Maybe.  Or maybe I'm not just saying what I want to say correctly.


----------



## Manolito (Feb 7, 2012)

SOWT said:


> Maybe they should ask what does this do for the Theater Commander vice what does this do for the Corps?


 SOWT I sure hear what you are saying but the Marine Corps does not have the support system in place to support troops inland so if you give the area commander the Marines you are also giving him the responsibility to feed and clothe the Marines as well as provide their fuel and ammo because they are not made up to support a battle inland. I am not smart enough to know what is best but I am pretty well versed in the supply chain management of the Corps and the support of her tracked vehicles. The corps has a force afloat that has been set up to do one thing very well. Land take the first miles of dirt and hold for Big Army to arrive. The load manifests of the ships are not even close to inland warfare or sustained warfare. Time will tell how this goes and it will go what ever way the budget goes.


----------



## goon175 (Feb 7, 2012)

Well, with focus apparently shifting to the PACOM AO, the USMC should have plenty of things to keep itself busy.


----------



## Uncle Petey (Feb 10, 2012)

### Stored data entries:
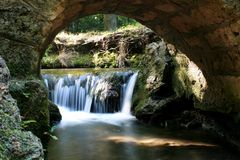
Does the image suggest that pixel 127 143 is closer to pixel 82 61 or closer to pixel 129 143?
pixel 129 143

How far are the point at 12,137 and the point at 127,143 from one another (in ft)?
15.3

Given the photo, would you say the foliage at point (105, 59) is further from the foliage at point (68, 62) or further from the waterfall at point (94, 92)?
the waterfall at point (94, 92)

---

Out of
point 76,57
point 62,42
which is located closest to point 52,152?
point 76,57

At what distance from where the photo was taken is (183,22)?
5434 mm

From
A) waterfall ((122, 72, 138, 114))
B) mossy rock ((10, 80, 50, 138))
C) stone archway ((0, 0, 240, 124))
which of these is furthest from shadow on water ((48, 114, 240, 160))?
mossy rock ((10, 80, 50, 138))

* * *

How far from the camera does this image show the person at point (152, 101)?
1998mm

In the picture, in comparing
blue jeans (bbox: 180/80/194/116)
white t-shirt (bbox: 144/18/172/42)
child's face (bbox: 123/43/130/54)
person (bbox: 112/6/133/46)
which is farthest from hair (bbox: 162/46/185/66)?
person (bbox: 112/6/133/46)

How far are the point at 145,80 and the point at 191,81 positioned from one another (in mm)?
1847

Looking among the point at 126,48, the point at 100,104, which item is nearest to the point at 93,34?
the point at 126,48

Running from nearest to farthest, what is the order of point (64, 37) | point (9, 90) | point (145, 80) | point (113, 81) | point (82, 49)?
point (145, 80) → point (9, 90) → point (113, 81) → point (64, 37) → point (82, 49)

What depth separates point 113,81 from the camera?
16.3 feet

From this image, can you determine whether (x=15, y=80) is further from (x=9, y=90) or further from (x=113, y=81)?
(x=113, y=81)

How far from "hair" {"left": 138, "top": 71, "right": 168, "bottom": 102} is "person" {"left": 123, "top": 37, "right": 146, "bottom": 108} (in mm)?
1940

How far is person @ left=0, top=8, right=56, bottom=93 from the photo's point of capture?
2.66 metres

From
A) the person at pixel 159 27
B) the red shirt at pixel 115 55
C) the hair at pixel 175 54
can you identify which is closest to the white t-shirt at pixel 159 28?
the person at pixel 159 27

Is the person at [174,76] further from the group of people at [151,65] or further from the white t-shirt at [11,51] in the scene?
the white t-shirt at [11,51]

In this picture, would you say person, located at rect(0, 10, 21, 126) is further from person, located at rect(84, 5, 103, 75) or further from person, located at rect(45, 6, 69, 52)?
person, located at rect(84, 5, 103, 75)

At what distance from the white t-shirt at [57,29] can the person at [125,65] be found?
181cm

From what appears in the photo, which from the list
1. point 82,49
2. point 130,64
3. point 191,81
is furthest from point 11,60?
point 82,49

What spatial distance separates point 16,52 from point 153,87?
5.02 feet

### Problem A:
In the forum thread on the Marine Corps, explain in one to three sentences why, according to Manolito, giving the area commander the Marines would also make him responsible for their food, clothing, fuel and ammo.
### Problem B:
Return the passage of the forum thread starting at "Well, with focus" and ending at "(Feb 10, 2012)".

### Answer area A:
The Marine Corps does not have a support system in place to support troops inland. Its units are not made up to support a battle inland, so the area commander would have to supply them.

### Answer area B:
Well, with focus apparently shifting to the PACOM AO, the USMC should have plenty of things to keep itself busy.


----------



## Uncle Petey (Feb 10, 2012)